お客様のリクエストでアンティークレンガの立水栓を作りました。
今回使ったのはベルギー産のアンティークレンガです。
19世紀ごろのブルージュ地方で使われていた物のようです。
ブルージュ地方。
ああ、あそこね。
・・・・・・、いや、どこでしょうか?
すみません。

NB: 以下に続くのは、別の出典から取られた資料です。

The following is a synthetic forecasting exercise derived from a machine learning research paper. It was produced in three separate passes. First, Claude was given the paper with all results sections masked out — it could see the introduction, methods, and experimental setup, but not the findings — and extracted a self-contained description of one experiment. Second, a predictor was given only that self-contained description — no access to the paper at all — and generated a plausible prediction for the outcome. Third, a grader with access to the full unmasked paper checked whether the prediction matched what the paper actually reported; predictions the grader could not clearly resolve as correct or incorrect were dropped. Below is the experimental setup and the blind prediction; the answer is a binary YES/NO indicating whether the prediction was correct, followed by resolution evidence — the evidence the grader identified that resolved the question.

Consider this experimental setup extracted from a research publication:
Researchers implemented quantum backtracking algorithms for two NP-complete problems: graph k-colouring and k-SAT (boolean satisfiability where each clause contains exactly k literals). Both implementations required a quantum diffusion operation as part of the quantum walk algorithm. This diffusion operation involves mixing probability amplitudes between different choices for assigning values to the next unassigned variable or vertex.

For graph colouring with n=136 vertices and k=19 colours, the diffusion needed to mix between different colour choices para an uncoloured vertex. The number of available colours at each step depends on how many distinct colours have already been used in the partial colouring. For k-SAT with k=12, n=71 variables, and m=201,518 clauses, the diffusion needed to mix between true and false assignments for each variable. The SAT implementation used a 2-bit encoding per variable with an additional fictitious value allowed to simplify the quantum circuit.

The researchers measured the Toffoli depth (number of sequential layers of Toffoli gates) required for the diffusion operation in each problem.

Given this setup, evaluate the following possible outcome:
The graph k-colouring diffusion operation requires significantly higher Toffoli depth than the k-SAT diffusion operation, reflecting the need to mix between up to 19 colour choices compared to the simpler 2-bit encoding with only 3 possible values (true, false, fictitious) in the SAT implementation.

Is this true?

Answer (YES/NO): YES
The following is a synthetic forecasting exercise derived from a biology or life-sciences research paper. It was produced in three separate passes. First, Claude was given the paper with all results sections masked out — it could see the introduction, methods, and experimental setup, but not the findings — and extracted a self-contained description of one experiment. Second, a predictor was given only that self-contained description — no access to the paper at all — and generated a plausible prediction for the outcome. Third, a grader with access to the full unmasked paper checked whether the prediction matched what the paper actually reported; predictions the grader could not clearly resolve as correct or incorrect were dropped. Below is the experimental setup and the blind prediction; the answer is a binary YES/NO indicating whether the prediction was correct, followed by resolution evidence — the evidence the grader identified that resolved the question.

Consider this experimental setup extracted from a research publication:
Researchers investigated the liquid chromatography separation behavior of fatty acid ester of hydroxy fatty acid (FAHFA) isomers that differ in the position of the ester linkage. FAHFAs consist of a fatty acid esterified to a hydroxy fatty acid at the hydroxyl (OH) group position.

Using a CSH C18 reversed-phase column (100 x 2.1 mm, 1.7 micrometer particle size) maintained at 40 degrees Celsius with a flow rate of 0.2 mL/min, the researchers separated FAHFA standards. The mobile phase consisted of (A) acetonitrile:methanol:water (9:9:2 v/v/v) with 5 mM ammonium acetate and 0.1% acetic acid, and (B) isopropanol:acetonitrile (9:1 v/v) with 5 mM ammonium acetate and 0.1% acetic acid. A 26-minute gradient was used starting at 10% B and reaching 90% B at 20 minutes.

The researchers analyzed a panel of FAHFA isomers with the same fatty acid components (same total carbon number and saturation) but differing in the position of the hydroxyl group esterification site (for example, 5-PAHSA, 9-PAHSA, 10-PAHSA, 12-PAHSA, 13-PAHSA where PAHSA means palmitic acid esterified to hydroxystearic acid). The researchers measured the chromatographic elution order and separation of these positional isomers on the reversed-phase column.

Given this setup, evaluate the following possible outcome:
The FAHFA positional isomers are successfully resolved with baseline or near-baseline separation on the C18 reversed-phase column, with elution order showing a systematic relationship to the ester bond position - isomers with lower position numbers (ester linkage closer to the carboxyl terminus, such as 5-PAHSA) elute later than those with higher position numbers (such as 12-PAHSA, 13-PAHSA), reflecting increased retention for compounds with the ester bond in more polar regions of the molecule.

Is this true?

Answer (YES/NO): NO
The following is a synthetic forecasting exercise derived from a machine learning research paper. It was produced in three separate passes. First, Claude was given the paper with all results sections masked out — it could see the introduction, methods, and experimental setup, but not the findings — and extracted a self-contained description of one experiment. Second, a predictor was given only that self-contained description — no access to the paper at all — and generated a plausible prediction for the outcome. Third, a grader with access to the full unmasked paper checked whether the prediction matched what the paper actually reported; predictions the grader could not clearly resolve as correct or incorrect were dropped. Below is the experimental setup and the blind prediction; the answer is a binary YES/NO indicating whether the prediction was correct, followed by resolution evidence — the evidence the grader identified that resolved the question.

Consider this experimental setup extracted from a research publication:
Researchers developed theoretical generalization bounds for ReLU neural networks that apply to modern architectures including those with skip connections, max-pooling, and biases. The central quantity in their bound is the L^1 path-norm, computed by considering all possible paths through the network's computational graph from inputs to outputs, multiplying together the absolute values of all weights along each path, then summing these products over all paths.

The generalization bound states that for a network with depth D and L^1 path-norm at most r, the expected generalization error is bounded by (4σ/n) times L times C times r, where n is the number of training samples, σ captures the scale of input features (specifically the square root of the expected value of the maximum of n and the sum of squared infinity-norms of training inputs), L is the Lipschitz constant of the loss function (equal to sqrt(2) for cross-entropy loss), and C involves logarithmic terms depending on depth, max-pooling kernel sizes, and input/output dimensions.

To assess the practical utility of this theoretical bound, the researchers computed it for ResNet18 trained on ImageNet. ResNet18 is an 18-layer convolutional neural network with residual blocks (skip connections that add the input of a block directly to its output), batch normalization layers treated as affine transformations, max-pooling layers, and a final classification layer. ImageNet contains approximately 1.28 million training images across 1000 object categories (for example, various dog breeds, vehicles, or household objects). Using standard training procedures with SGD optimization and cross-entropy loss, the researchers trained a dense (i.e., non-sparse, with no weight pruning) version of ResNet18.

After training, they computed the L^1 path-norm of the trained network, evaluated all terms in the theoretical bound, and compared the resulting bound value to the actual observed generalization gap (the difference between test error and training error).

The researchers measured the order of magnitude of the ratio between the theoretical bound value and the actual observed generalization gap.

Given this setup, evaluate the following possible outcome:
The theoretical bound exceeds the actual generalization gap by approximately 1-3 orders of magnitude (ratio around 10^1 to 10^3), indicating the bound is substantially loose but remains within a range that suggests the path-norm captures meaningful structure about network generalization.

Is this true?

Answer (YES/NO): NO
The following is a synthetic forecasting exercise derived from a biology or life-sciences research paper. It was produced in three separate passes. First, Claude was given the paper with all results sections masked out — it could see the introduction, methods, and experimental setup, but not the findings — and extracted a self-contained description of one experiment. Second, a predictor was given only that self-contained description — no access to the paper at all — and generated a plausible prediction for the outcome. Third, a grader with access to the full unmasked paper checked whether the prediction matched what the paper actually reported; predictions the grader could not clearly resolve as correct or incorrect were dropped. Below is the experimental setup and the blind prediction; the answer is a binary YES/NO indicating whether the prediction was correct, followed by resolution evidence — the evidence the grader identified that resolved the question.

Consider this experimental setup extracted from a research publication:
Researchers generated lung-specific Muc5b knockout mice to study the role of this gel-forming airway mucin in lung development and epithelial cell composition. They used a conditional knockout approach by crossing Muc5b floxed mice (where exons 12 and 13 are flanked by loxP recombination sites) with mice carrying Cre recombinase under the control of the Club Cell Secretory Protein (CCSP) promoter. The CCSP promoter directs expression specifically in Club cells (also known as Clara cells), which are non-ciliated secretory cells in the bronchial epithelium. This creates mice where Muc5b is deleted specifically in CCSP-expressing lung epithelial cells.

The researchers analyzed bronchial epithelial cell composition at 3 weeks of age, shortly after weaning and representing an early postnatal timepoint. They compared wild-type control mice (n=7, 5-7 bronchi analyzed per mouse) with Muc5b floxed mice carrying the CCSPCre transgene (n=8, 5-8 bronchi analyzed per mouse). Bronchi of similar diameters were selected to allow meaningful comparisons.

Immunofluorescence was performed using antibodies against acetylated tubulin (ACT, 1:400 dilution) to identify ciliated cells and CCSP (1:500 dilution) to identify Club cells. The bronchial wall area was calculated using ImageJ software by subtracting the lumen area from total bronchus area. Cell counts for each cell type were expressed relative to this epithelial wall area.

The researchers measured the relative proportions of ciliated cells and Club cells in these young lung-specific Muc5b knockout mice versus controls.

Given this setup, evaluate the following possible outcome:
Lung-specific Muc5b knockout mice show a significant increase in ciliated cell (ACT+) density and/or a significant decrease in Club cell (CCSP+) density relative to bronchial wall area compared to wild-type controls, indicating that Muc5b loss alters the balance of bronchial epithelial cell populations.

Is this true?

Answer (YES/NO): NO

知らない街ですが。
運河が張り巡らされた美しい街だそうです。
さっそくグーグルアースで覗いてみました。
とっても素敵な街ですね。
石畳とレンガの街って感じで、しばしバーチャル街歩き。
世界中が旅できるってきっと素敵なことなんだろうなぁ、
あぁ、一生で一度は行ってみたいなぁ・・・。
って、毎回思うけど、
この前はどこの街をバーチャル街歩きしたのかはもう覚えていない。
こんな町からやってきたんだなぁって思いながら書こうかな。
このベルギー産のアンティークレンガ。
・・・・くせがスゴイ。
アンティークということは、使っていたレンガな訳でして
モルタルがついているものやくっついていたものを剥がすときに
欠けてしまったもの。
そもそも横から見ると反り橋のように曲がっているものや
上から見ると扇形のように曲がっているもの。
色々あるんです。
こんなもの、(といったら失礼ですが)で良くあの美しいレンガの街を作れるなってくらい
あちらに曲がり、こちらにひねり。
最終的な立水栓の高さ、蛇口の位置を考えて、一枚のおおよその厚みから割り付けして
レンガ積みをスタートするのですが、
2段ほど並べると、、、
もう水平じゃない。
こちらを水平にするとあちらが跳ねる。
そんな感じで。
日本の大手メーカーのレンガってほとんどサイズのばらつきが無いんです。
「タンブル仕上げ」なんていうあえて崩してあるようなレンガでさえ
全体としてはくるいが無い。
こちらの技術もすごいな、と思いますが。
うん、これは、
自然石を積み上げる感じで仕事をするべきだな。
僕は、僕の親方をはじめ、諸先輩方からよく
「上手にぬすむんやで」
って教わりました。
「ぬすむ」
もちろん「盗む」のことでしょうが、
水平でないものを水平に見せる。
いびつな形なものどうしを組み合わせてもきれいな四角に見せる。
目地を均一(なよう)に見せる。
こんな作業を「ぬすむ」と言っていたように解釈しています。
今回もうまく「ぬすんで」。
こんなとき、
あえて凸凹をデコボコとして見せる方がいいかな?
わざとモルタルがべったり残っているところを見せるように積もうかな?
っと、思うのですが。
きっとわざとらしさがでてしまって、かえって美しくないような気がして。
不整形なものを整形に見せる仕事をして、
全体としては微妙なバランスで美しく見える。
これが本来の使い方かなぁ、
と思い作ってみました。
どうでしょうか?
っと、書いたところで、もう一度
グーグルアースで街を見てみる。
きれいだなぁ
この昔のレンガを使って美しい街並みを作りあげた職人さんに
思いをはせて、
19世紀にバーチャルトリップ。